最初に「ハゲワシと少女」と出会ったのは、おそらく中学1年生の時の国語の教科書ですね。こんな世界もあるんだと、自分と大して年齢も変わらない人たちでこんな経験をしている人がいるんだということが本当に衝撃でした。作品としての衝撃もそうですが、少女を助けることよりも撮影を優先したカメラマンへの批判や巻き起こった論争についても、自分だったらどうしただろうと道徳観を揺さぶられるものがありました。
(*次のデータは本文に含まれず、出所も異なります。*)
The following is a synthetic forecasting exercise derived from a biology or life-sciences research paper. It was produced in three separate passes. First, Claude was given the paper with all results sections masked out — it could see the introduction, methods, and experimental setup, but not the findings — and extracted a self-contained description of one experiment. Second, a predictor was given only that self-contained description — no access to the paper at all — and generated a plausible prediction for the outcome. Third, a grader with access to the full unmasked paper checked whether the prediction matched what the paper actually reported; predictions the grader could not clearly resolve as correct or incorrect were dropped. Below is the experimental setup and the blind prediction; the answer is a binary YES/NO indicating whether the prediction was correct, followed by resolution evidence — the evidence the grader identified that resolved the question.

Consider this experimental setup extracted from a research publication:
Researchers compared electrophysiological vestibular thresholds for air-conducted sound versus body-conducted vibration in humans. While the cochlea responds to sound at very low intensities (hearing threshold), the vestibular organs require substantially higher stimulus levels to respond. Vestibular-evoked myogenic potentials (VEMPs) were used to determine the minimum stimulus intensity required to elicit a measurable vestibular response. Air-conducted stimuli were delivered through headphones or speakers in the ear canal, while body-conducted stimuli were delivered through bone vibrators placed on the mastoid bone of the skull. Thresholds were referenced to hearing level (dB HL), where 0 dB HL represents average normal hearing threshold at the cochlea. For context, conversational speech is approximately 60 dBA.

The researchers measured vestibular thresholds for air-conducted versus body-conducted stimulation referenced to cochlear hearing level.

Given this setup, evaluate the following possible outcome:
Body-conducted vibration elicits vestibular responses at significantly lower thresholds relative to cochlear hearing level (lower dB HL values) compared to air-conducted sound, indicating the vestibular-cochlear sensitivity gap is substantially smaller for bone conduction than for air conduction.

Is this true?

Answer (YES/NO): YES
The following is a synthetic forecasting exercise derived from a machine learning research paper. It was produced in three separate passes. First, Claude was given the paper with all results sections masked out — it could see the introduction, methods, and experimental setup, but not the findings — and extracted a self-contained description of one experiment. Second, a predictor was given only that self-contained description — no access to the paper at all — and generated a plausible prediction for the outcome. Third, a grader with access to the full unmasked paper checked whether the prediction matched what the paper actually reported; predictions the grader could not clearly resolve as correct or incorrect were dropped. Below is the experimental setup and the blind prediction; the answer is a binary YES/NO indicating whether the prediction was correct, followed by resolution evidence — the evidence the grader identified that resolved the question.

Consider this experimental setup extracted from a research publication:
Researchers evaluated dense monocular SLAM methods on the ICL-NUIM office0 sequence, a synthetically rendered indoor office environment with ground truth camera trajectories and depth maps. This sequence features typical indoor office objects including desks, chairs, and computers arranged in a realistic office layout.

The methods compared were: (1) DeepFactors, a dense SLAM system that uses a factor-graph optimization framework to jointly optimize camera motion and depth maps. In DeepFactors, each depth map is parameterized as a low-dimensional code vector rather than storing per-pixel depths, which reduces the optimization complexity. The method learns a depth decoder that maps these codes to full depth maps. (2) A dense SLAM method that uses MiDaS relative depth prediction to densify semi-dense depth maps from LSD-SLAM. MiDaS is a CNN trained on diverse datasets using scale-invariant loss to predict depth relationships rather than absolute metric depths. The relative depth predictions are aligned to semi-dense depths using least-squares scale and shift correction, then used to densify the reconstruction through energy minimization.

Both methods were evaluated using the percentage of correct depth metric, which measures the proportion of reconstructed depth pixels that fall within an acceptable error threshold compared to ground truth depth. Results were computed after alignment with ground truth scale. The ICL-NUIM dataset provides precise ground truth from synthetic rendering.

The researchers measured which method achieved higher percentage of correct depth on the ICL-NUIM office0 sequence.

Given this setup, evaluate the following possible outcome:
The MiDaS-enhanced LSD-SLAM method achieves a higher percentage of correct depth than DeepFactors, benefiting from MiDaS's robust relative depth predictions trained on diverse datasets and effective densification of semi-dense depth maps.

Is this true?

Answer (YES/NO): NO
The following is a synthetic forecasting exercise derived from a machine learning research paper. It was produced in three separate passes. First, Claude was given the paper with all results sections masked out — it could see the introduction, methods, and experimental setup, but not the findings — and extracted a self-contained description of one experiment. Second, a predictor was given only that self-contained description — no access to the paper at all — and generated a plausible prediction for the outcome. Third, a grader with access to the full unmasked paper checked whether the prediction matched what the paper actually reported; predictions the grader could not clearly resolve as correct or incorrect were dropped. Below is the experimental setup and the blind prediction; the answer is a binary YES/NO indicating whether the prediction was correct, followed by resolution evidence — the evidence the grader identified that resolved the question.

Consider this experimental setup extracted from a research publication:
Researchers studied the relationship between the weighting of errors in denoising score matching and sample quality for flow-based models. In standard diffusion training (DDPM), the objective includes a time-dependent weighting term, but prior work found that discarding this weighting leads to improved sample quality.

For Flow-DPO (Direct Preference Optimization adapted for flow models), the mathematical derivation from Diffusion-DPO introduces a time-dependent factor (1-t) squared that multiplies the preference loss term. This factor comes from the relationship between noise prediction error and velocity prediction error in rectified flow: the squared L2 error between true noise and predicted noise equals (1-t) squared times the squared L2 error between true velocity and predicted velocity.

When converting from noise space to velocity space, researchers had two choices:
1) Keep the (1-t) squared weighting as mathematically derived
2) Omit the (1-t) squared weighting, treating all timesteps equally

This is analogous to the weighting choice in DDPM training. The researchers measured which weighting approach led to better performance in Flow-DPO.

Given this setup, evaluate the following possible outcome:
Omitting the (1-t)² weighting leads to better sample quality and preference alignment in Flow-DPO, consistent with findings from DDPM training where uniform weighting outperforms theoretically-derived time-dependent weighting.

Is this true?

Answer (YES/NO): YES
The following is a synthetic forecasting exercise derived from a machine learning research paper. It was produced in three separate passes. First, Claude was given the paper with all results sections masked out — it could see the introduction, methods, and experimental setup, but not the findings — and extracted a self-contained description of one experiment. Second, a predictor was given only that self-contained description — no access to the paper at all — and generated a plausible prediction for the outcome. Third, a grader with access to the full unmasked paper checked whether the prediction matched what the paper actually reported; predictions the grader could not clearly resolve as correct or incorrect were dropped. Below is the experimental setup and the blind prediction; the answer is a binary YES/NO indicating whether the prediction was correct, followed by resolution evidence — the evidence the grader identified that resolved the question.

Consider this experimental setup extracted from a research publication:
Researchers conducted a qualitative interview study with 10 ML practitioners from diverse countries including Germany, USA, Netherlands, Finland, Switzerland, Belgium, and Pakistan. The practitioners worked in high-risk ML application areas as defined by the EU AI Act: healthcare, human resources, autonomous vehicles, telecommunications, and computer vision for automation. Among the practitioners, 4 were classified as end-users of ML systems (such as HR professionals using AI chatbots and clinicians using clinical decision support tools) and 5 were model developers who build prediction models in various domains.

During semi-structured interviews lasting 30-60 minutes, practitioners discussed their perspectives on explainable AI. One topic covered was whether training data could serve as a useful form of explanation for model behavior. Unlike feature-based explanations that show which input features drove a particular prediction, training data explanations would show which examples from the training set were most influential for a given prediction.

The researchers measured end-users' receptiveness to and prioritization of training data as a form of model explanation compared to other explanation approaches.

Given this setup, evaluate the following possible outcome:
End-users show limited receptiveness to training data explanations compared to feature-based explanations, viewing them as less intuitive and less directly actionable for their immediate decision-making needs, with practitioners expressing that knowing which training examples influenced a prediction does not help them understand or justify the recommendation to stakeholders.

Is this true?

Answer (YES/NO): NO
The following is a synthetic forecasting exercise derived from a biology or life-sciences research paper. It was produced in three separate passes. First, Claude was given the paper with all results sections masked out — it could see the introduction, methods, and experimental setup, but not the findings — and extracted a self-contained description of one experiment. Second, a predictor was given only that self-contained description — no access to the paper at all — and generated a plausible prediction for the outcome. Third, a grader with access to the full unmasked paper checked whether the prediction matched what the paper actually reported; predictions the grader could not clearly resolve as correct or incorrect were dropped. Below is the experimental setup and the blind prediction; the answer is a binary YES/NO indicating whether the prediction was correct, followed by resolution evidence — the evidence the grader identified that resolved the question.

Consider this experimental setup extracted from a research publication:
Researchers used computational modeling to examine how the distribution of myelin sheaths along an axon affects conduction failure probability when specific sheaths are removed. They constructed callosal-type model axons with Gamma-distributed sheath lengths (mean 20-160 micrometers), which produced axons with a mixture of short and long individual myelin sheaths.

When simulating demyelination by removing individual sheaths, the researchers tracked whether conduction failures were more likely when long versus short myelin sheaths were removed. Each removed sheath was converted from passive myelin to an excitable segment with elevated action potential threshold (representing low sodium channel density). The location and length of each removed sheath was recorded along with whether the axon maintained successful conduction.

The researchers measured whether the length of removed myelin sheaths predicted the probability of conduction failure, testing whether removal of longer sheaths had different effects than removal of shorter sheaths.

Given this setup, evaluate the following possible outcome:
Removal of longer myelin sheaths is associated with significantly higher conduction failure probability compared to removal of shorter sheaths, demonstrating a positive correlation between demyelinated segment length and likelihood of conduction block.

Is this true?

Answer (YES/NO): YES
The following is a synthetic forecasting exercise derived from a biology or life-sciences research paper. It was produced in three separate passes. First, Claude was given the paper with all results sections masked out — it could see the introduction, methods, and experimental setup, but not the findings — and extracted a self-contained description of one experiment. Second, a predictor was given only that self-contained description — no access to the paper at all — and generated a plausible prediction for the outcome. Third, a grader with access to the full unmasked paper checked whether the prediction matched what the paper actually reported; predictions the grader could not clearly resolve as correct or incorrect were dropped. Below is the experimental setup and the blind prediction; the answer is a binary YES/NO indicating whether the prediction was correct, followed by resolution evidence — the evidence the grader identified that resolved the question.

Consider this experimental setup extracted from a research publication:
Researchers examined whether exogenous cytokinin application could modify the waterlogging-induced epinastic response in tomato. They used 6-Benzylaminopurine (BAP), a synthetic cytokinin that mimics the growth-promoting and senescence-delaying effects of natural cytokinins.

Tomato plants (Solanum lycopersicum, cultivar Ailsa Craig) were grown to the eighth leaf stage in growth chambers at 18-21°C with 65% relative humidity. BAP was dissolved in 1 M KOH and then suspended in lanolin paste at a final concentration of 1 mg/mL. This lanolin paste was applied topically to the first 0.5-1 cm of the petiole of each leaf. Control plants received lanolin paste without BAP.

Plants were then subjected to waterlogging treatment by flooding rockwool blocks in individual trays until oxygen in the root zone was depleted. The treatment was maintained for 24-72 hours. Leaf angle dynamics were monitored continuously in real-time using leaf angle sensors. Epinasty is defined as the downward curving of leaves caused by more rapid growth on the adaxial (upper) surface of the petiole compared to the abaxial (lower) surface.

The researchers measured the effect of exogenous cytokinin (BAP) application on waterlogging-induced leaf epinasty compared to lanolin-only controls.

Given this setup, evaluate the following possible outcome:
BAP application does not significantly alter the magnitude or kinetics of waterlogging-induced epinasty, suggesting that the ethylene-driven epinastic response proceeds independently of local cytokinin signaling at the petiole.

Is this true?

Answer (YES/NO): NO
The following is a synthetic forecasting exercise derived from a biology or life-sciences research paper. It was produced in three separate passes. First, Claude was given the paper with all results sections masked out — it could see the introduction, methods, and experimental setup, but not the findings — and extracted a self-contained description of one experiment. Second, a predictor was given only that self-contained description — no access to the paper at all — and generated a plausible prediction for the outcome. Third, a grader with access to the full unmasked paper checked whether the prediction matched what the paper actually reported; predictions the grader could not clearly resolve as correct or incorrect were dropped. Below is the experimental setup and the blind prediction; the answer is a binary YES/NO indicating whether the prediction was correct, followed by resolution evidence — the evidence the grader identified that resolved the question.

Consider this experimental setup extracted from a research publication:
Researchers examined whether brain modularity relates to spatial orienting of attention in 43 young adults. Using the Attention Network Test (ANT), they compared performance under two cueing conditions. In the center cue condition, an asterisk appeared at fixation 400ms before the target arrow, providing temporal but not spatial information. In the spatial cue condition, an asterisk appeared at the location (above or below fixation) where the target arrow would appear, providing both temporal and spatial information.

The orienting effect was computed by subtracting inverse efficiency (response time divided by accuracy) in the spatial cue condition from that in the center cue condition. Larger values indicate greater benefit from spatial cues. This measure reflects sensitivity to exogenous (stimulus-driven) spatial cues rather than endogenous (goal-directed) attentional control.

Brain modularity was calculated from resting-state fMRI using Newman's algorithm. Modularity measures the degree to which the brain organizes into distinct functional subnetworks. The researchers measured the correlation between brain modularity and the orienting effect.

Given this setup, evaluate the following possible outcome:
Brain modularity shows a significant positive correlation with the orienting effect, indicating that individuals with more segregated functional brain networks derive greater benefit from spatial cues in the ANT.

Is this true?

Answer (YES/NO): YES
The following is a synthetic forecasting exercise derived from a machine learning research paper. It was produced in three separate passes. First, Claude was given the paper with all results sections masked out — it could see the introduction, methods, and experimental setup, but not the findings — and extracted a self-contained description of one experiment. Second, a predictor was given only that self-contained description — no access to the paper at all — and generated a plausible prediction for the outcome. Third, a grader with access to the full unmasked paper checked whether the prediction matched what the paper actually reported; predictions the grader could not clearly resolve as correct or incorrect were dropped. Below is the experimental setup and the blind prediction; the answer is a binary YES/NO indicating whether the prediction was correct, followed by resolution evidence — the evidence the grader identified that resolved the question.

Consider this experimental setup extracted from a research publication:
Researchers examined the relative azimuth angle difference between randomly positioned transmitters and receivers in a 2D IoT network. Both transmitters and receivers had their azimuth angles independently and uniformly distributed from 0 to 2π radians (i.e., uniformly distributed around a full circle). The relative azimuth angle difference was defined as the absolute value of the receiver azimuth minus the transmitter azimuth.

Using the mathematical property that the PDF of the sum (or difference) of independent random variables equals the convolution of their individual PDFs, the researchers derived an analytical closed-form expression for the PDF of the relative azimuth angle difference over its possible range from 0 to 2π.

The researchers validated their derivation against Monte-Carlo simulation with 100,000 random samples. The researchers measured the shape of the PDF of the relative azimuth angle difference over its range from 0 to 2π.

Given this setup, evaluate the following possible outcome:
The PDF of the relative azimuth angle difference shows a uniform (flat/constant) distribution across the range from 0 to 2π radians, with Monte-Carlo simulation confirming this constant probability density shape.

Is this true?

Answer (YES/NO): NO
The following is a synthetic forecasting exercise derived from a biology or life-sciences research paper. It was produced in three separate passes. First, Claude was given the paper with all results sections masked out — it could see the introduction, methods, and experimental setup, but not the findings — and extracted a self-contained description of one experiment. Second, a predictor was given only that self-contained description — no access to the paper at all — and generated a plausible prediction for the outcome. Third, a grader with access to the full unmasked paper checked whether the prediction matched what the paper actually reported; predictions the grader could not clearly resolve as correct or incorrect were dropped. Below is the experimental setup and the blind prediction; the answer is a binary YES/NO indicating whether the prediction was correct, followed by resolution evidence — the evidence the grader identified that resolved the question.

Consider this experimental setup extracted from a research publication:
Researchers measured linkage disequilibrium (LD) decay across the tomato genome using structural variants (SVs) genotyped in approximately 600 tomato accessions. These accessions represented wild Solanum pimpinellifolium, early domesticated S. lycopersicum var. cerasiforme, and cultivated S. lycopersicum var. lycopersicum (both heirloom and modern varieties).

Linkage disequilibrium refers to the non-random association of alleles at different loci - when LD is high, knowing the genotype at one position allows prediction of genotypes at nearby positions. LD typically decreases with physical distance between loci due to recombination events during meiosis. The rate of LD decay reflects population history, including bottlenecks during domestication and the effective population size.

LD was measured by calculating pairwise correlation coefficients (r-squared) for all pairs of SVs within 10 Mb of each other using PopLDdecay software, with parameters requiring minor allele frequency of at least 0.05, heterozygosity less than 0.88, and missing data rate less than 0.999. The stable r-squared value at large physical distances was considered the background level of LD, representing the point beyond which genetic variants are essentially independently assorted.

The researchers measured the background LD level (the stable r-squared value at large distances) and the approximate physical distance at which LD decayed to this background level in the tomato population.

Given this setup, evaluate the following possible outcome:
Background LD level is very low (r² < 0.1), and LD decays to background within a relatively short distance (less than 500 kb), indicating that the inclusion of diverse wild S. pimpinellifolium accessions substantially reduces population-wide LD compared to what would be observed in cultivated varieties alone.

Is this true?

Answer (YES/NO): NO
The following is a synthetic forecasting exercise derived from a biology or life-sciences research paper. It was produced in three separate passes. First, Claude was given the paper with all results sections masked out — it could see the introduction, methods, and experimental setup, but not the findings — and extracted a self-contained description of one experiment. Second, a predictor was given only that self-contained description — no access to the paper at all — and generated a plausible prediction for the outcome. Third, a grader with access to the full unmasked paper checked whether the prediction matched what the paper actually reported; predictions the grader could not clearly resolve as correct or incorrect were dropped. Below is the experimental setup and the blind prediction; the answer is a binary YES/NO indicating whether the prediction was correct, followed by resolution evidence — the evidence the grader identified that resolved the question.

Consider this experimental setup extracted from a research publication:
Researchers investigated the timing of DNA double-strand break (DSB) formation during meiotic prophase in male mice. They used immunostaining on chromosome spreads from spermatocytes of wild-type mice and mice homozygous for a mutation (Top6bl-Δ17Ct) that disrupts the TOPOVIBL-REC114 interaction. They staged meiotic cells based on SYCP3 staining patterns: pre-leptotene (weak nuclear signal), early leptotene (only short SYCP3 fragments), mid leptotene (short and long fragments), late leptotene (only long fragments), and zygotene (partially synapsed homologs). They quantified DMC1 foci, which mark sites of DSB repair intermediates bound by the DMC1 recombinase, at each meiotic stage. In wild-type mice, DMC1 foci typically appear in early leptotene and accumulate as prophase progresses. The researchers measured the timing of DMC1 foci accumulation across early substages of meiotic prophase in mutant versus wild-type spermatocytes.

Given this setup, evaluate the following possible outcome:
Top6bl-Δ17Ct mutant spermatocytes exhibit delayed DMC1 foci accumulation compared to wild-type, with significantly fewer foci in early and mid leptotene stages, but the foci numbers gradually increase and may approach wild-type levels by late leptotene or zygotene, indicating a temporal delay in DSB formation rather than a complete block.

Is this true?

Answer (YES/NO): YES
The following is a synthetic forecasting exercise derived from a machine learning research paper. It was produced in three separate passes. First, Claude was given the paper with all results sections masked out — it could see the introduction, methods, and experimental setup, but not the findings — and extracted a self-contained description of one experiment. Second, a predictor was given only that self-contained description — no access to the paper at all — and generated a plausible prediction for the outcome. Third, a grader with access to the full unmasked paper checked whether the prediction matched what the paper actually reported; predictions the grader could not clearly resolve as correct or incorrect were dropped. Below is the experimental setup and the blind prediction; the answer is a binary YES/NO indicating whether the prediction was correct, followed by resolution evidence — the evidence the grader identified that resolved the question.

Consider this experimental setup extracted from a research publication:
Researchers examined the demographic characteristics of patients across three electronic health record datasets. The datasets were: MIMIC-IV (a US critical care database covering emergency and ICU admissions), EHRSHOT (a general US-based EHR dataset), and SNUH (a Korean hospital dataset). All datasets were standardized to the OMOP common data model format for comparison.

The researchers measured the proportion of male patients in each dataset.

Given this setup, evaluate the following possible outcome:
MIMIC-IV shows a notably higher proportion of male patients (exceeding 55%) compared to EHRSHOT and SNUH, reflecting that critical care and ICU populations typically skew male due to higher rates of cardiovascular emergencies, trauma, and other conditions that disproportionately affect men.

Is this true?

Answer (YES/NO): YES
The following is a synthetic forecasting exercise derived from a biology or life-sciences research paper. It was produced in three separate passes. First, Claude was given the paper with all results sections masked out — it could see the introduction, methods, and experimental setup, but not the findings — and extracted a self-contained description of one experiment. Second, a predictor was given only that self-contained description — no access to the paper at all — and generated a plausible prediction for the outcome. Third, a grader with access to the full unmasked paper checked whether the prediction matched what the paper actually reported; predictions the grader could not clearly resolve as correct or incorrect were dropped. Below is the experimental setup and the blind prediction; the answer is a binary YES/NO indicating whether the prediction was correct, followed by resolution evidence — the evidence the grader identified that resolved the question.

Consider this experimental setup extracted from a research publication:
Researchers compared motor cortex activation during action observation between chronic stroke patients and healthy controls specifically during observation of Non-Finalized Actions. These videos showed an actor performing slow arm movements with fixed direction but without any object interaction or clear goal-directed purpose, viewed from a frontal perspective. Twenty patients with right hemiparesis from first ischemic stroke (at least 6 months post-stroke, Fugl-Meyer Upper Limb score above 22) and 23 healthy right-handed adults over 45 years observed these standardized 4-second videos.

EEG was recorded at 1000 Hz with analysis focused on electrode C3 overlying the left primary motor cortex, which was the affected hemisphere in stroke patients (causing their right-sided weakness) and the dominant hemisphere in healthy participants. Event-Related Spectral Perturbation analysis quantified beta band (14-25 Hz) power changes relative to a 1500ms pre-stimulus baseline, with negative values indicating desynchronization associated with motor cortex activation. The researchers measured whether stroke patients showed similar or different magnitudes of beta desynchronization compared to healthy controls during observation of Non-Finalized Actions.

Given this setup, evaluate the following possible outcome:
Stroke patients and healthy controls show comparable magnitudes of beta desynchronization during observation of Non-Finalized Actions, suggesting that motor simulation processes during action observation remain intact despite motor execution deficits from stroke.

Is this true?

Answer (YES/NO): NO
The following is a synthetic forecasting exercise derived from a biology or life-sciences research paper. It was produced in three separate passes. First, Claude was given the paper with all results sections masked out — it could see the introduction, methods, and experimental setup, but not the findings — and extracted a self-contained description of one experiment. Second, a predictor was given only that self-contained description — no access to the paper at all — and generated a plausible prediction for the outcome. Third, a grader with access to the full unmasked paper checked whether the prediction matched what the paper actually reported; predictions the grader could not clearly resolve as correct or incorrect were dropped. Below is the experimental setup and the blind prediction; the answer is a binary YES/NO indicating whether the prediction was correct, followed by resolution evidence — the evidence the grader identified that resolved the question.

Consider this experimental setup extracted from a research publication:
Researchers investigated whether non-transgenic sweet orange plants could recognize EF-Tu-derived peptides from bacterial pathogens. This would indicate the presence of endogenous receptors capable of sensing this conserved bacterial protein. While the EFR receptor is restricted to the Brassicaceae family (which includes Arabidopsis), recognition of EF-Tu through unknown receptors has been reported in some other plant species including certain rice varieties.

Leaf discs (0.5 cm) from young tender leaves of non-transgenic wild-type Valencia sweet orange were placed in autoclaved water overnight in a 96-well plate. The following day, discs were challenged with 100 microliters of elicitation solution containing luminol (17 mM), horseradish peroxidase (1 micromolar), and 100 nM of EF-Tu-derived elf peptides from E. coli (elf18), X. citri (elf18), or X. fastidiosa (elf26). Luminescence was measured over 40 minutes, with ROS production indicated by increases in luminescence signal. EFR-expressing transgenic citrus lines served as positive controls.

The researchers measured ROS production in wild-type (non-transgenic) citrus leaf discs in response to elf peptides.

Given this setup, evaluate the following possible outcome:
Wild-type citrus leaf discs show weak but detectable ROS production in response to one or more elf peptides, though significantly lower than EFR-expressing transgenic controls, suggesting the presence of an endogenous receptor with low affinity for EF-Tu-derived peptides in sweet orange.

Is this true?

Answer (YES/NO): NO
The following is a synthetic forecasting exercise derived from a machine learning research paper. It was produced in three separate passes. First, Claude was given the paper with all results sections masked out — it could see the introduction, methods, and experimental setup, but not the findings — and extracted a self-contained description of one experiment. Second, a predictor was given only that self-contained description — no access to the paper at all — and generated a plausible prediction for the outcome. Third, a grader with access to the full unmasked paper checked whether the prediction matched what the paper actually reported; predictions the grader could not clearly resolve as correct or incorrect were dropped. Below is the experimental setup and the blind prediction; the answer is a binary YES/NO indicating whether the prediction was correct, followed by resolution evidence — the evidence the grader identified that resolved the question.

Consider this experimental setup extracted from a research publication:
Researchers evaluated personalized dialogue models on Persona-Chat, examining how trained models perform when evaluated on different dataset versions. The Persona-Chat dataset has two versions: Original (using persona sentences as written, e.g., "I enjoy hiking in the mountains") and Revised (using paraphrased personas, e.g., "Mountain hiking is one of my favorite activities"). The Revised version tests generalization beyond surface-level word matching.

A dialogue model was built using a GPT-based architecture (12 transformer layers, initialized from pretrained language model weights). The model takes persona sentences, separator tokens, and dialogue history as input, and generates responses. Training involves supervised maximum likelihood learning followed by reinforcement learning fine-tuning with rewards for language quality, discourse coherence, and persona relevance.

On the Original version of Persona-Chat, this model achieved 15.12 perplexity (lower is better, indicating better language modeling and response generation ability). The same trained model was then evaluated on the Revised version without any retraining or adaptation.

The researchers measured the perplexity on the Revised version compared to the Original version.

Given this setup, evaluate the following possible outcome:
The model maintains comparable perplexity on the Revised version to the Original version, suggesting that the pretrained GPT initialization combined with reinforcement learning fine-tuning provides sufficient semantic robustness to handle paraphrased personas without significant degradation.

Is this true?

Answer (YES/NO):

ただ、その瞬間の衝撃は自分の中に残っていたものの、ずっと考えつづけながら生きていたかというと全然そんなことはなく忘れていたと思うんですよ。それこそ大学生になって将来の道を真剣に考えはじめた時に、改めて自分のバックボーンを振り返って、大きな衝撃を受けた作品として思い出したんです。
大学1年生の時は自分の人生を何に使うべきなのかと考えて、ずっとモヤモヤしていたんです。「ハゲワシと少女」を思い出したことがきっかけで、それまでも自分の中にぼんやり貧困問題への関心があったことを自覚して。じゃあ、実際に自分の目で見てみようと思い立ち、スラム街を巡る世界一周の旅に出たんです。その旅の経験が、現在事業で掲げる「社会課題解決の民主化」というミッションにも繋がっていると思いますね。